Beranda
CATATAN
HUKUM
POLITIK
'Bongkar Kelicikan MK dan KPU'
'Bongkar Kelicikan MK dan KPU'


'Bongkar Kelicikan MK dan KPU'


Oleh: M Rizal Fadillah

Pemerhati Politik dan Kebangsaan


“Kalau cinta sudah dibuang

Jangan harap keadilan akan datang

Kesedihan hanya tontonan

Bagi mereka yang diperkuda jabatan


Oh oh ya oh ya oh ya, bongkar

Oh oh ya oh ya oh ya, bongkar”


Sepenggal lirik lagu “Bongkar” Iwan Fals nampaknya bukan hanya pas untuk mengkritik rezim Orba pada tahun 1989 tetapi lebih pas lagi untuk rezim Orjok saat ini. 


Orde Jokowi sudah kehilang cinta pada rakyat, hanya memikirkan kekuasaan diri, dinasti dan kroni. Membuang cinta demi memenuhi ambisi.


Jangan harap keadilan akan datang. Sampai akhir masa jabatan ia akan terus meradang dan menendang-nendang. 


Mengoyak perasaan rakyat yang semakin gamang. Mampukah rakyat berjuang agar Jokowi tumbang? 


Terlalu lama ia memperkuda jabatan dan menjadikan kepedihan rakyat sebagai tayangan.


Upaya pelanggengan kekuasaan Jokowi diwujudkan dengan menjadikan keluarganya sebagai pejabat. 


Ia mengorbitkan dan merekayasa 2 puteranya Gibran dan Kaesang yang sesungguhnya tidak kapabel untuk “naik tahta”. 


Dua lembaga ditunggangi baik Mahkamah Konstitusi (MK) maupun Komisi Pemilihan Umum (KPU). Terakhir Mahkamah Agung (MA) ditarik untuk  membantu memenuhi kemauan Jokowi.


Ketua MK kehilangan jabatan dan Ketua KPU dipecat. Dengan Putusan MKMK dan DKPP KPU membuat MK dan KPU kehilangan integritas dan moralitas.  


Putusan MK dan Putusan KPU patut untuk diuji ulang khususnya yang berkaitan dengan rekayasa pelolosan Gibran Rakabuming Raka sebagai Cawapres. 


Pengujian menyangkut subtansi maupun pola pengambilan keputusan yang dipimpin oleh “terhukum” Anwar Usman dan Hasyim Asy’ari.


Hubungan “gelap” kepentingan Anwar Usman dan Gibran adalah pelanggaran Pasal 17  Undang-Undang No. 48 tahun 2009 tentang Kekuasaan Kehakiman. Demikian juga dengan cara pengambilan keputusan Hakim MK yang “dipaksakan”. 
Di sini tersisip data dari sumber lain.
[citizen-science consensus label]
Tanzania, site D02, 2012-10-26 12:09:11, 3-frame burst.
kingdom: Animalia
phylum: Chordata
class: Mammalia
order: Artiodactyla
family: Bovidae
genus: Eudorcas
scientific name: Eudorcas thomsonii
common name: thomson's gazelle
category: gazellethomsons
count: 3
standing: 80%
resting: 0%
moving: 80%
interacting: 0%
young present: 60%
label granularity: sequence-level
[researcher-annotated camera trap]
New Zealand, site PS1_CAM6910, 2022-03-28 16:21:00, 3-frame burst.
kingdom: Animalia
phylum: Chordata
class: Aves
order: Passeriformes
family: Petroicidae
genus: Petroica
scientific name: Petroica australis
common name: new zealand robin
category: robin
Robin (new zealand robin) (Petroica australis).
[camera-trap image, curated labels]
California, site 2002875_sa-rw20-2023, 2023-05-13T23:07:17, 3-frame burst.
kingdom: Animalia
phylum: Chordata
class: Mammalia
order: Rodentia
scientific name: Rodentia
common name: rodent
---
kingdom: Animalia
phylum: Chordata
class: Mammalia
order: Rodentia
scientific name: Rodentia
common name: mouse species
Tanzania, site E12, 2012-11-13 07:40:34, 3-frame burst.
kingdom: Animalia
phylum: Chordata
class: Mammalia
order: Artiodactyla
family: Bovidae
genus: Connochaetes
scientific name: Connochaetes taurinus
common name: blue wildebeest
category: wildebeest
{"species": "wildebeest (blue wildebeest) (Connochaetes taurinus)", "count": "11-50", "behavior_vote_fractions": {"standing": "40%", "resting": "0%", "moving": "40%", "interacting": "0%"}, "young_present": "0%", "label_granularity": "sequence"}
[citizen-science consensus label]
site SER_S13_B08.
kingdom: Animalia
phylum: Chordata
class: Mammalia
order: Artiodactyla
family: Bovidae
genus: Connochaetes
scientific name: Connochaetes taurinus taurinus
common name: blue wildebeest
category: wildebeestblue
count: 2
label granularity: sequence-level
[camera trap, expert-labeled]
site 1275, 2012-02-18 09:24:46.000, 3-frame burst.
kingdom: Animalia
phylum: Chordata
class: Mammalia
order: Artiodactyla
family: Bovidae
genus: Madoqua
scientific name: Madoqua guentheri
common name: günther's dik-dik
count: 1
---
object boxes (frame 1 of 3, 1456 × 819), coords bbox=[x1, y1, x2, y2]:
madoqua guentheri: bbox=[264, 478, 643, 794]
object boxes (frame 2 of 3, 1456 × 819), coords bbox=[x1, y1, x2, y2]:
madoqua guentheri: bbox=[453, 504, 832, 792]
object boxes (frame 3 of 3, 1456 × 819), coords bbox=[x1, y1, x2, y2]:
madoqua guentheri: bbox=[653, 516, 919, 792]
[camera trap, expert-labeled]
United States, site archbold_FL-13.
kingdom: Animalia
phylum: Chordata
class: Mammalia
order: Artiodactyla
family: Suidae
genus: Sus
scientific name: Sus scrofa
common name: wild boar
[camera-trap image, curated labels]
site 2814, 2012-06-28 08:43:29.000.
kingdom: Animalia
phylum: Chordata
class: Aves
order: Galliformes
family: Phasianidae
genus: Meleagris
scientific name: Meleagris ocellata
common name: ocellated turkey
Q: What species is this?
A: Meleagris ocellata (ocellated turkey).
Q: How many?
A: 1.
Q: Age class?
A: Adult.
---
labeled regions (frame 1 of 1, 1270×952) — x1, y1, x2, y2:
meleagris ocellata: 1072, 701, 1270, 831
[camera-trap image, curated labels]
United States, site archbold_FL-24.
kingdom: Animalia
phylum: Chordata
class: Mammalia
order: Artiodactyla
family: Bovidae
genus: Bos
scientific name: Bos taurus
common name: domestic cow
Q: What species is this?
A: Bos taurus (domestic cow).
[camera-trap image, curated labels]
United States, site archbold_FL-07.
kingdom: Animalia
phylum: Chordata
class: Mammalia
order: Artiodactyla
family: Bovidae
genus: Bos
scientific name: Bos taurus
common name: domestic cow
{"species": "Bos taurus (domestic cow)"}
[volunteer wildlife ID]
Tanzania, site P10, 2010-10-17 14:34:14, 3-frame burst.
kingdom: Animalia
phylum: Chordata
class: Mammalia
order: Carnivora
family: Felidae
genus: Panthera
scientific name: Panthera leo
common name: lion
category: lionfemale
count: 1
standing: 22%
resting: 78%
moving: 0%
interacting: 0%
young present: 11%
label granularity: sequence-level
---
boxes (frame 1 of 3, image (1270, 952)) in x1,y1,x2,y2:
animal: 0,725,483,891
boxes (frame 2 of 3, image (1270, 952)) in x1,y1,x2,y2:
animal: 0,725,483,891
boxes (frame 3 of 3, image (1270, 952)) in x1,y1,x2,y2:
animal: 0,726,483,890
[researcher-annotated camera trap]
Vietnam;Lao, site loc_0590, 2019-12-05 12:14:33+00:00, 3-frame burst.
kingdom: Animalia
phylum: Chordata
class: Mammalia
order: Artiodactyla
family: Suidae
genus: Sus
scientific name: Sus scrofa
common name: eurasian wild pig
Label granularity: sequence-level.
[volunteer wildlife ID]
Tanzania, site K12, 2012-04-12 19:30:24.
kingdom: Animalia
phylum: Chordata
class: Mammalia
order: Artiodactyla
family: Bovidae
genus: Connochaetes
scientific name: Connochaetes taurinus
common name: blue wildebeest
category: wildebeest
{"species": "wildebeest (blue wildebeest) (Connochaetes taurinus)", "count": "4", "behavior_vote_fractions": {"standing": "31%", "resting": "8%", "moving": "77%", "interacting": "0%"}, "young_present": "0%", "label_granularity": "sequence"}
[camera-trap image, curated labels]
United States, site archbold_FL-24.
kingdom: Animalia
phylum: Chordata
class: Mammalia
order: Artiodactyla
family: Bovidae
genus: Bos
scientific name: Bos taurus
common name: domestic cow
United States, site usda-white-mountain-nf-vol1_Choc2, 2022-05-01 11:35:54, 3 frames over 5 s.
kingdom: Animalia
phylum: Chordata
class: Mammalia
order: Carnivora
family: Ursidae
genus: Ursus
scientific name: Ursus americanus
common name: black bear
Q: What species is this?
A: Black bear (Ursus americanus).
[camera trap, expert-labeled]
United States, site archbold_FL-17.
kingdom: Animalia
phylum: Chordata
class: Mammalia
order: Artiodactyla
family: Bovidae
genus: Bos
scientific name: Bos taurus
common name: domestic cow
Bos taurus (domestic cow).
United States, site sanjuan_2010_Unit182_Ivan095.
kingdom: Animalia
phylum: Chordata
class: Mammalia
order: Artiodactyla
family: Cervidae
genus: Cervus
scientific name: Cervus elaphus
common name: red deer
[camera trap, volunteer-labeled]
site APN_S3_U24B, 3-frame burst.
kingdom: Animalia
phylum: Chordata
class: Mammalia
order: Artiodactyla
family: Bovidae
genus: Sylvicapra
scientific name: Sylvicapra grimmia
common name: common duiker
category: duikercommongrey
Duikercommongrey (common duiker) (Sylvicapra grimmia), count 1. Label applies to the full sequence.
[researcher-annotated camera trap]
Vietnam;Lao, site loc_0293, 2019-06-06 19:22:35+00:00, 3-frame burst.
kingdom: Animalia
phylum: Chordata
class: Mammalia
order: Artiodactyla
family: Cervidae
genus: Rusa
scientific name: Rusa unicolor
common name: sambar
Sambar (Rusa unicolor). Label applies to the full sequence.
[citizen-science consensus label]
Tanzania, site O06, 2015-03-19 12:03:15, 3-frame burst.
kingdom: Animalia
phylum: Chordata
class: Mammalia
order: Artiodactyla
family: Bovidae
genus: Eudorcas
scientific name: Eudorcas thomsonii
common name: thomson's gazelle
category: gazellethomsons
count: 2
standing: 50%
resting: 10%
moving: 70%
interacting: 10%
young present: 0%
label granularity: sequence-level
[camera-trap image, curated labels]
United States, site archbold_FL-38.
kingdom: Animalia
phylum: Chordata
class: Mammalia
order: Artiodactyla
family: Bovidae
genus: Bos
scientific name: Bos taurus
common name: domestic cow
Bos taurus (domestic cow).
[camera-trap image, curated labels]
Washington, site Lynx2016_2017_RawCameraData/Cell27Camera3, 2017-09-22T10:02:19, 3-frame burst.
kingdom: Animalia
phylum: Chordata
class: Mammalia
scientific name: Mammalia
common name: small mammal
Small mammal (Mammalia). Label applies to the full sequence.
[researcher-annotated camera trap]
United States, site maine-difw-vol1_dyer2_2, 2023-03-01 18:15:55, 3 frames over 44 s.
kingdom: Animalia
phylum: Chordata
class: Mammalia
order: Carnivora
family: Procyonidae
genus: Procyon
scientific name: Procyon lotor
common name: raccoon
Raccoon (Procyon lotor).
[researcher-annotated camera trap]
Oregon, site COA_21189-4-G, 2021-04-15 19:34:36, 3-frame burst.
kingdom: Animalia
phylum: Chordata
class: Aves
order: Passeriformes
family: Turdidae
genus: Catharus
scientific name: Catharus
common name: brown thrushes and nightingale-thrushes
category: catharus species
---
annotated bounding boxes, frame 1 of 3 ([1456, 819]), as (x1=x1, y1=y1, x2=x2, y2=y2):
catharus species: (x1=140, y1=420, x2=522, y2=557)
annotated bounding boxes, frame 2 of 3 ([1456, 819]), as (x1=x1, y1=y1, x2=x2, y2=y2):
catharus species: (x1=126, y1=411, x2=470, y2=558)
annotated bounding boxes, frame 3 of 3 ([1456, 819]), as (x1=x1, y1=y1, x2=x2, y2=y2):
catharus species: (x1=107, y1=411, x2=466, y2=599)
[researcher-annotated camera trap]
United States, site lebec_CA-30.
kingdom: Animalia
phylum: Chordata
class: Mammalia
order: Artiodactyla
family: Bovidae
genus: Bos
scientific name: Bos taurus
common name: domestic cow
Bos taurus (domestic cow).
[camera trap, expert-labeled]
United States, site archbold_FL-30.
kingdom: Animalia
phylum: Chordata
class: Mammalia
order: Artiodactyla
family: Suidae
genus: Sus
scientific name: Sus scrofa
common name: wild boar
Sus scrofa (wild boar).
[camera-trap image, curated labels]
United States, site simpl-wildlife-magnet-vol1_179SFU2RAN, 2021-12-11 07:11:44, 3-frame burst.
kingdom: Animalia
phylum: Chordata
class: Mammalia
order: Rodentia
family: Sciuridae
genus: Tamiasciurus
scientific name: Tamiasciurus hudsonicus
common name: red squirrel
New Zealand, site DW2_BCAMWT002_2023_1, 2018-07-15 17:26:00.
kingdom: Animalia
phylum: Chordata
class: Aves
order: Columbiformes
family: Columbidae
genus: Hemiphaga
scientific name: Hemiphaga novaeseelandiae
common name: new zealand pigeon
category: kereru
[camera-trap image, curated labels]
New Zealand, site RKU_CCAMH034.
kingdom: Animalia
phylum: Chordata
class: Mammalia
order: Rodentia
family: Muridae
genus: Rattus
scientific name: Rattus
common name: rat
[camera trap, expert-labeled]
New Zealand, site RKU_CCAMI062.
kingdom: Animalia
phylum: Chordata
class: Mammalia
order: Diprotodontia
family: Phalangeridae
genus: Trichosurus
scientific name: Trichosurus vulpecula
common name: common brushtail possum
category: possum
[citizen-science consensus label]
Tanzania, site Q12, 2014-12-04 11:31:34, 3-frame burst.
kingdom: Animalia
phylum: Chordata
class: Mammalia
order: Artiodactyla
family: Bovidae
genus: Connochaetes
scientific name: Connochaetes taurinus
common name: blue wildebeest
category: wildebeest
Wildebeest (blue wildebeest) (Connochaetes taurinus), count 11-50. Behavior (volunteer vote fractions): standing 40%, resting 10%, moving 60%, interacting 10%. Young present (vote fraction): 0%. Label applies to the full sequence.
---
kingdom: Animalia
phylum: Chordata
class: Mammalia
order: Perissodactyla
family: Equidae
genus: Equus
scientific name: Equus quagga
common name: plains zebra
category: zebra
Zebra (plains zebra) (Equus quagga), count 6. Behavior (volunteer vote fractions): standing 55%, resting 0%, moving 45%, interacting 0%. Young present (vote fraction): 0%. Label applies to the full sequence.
Bagaimana 3 Hakim “setuju Gibran” dapat mengalahkan 6 Hakim yang “tidak setuju Gibran” ? “Concurring” 2 Hakim dan “Dissenting” 4 Hakim seluruhnya sama yakni menolak syarat “Walikota/Bupati”.


KPU yang menerima pendaftaran Gibran sebelum ada perubahan PKPU adalah salah dan dinyatakan melanggar oleh DKPP. 


Karenanya kebijakan yang melibatkan Ketua KPU Hasyim Asy’ari wajib ditinjau ulang. Ini berkaitan dengan telah dipecatnya Hasyim Asy’ari oleh DKPP.


Etika, moral, dan prosedural dalam kasus Gibran jelas berkaitan. KPU bersalah. Jika tidak ditinjau ulang maka penetapan status Gibran sebagai Cawapres menjadi cacat etika, cacat moral dan cacat prosedural. Konsekuensi jauhnya adalah cacat hukum.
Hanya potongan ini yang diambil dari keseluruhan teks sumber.